The crusade has since been carried to the cantons of Esparza and Montes de Oro in Puntarenas province, and some regions of the Atlantic zone and northwestern Guanacaste province.

The crusaders’ message is that toxins released from incinerators can cause cancer, respiratory damage and birth defects.

The ashes created when medical waste is burned are often mixed with heavy metals and can contaminate water and soil if not properly disposed, according to Sonia Torres, of the Association of Ecological Community Users of the Golf of Nicoya (CEUS).

“People are surprised that they are promoting this type of technology,” Torres said.

HOWEVER, the Ministry of Health says research shows incinerators that burn waste at more than 1,000 degrees Fahrenheit are not dangerous, as long as controls on temperature and gas emissions are monitored.

“If a company has good control, we accept them, if they don’t have good control, we don’t,” said Arturo Navarro, an industrial chemist for the Department of the Protection of the Human Environment at the Ministry of Health.

Fénix Médica representatives declined requests by The Tico Times to comment on their incinerator proposal, saying articles published by the paper last year on the subject contained “misstatements.” Details were not provided.

The Ministry of Health does prohibit burning materials containing chlorine because cancer-causing toxins can be released, Navarro said. Many plastics contain chlorine molecules.

Navarro said the Ministry often refers to information from the Environmental Protection Agency in the United States, and cites the use of thousands of incinerators in that country.

However, according to Agenda Local 21, only a handful of the incinerators used in the United States are monitored for the release of diotoxins.

BEYOND medical waste, environmental groups are concerned about the treatment of waste as a whole in Costa Rica.

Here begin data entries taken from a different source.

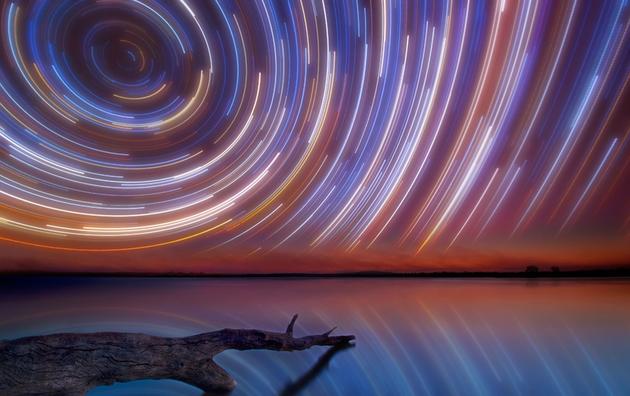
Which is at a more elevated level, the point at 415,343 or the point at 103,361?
the point at 415,343

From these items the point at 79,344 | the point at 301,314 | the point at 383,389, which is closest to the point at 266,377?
the point at 383,389

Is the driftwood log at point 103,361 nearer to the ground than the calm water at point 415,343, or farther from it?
nearer to the ground

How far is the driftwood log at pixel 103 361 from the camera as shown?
103 inches

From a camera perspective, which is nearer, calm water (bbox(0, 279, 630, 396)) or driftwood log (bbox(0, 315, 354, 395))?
driftwood log (bbox(0, 315, 354, 395))

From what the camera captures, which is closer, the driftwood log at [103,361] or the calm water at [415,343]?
the driftwood log at [103,361]

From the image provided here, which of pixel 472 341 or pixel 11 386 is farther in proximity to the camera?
pixel 472 341

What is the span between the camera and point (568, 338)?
573cm

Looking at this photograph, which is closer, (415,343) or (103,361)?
(103,361)

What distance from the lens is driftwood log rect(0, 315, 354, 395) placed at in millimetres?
2609

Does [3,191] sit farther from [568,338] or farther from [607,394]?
[568,338]

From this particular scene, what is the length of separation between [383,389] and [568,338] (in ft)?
12.8

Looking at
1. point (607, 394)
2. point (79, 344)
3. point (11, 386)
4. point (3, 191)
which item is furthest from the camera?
point (3, 191)

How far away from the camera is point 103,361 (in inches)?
113

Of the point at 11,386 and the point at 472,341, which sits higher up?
the point at 472,341
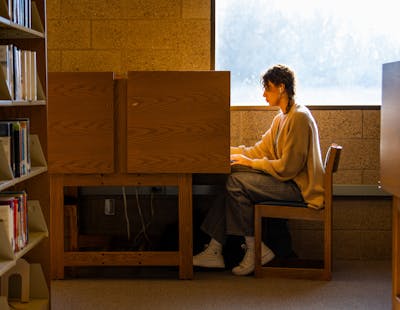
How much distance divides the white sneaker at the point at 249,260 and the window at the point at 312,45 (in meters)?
0.96

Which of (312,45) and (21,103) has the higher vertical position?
(312,45)

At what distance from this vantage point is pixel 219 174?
4.31 meters

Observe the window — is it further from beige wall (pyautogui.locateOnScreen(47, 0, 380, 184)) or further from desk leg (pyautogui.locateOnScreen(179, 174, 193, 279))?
desk leg (pyautogui.locateOnScreen(179, 174, 193, 279))

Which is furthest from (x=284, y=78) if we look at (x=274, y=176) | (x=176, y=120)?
(x=176, y=120)

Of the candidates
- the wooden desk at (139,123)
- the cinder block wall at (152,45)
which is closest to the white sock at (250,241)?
the wooden desk at (139,123)

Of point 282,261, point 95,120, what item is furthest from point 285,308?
point 95,120

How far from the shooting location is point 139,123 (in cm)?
394

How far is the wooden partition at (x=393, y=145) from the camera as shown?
2967 mm

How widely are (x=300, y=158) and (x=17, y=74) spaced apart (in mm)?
1693

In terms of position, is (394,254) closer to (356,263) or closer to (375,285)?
(375,285)

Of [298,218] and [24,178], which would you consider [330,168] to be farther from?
[24,178]

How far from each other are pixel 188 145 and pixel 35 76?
1046mm

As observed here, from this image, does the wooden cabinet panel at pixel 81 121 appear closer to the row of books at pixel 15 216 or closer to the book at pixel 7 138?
the row of books at pixel 15 216

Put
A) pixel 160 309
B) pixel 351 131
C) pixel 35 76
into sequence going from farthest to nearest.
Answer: pixel 351 131, pixel 160 309, pixel 35 76
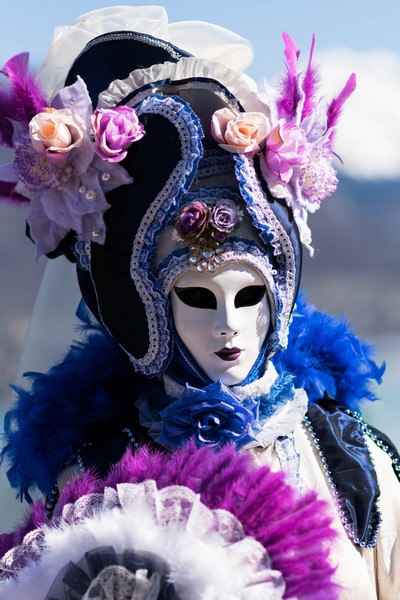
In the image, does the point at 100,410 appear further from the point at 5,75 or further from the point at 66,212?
the point at 5,75

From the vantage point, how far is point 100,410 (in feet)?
7.39

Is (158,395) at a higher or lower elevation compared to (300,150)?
lower

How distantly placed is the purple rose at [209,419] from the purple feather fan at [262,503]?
15.9 inches

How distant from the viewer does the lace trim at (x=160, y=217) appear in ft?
6.61

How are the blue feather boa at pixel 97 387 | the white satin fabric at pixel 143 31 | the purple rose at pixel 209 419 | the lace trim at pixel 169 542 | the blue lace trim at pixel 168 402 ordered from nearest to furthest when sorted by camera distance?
the lace trim at pixel 169 542, the purple rose at pixel 209 419, the blue lace trim at pixel 168 402, the blue feather boa at pixel 97 387, the white satin fabric at pixel 143 31

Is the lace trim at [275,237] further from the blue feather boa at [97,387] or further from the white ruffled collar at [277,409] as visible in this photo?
the blue feather boa at [97,387]

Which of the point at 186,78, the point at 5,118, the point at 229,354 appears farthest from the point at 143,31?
the point at 229,354

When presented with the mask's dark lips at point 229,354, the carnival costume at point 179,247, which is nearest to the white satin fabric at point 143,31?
the carnival costume at point 179,247

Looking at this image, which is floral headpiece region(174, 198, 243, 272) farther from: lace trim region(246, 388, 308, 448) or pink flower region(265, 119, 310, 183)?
lace trim region(246, 388, 308, 448)

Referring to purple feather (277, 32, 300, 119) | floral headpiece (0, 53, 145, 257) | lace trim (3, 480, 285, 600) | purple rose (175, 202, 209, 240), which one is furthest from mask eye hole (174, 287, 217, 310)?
lace trim (3, 480, 285, 600)

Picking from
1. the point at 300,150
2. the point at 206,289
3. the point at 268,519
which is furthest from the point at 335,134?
the point at 268,519

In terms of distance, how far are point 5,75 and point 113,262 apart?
0.50 m

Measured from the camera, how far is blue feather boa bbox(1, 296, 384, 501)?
88.0 inches

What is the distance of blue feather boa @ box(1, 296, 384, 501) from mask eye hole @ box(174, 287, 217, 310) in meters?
0.34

They hope to create a nationwide system for the management of all waste, including treatment of toxins and separation of recyclable materials, far beyond what is currently being implemented by the Caja (see separate story).

“The problem is not the trash, the problem is the management of the trash,” said San Carlos Deputy Mayor Wilberth Rojas.

“There needs to be a solution of the same intensity as the problem,” agreed Maria Fournier, president of the environmental group Yiski, which works primarily with waste treatment.

“If we humans have had the ability to create such a serious problem, we also have to have the capacity to resolve it,” she concluded.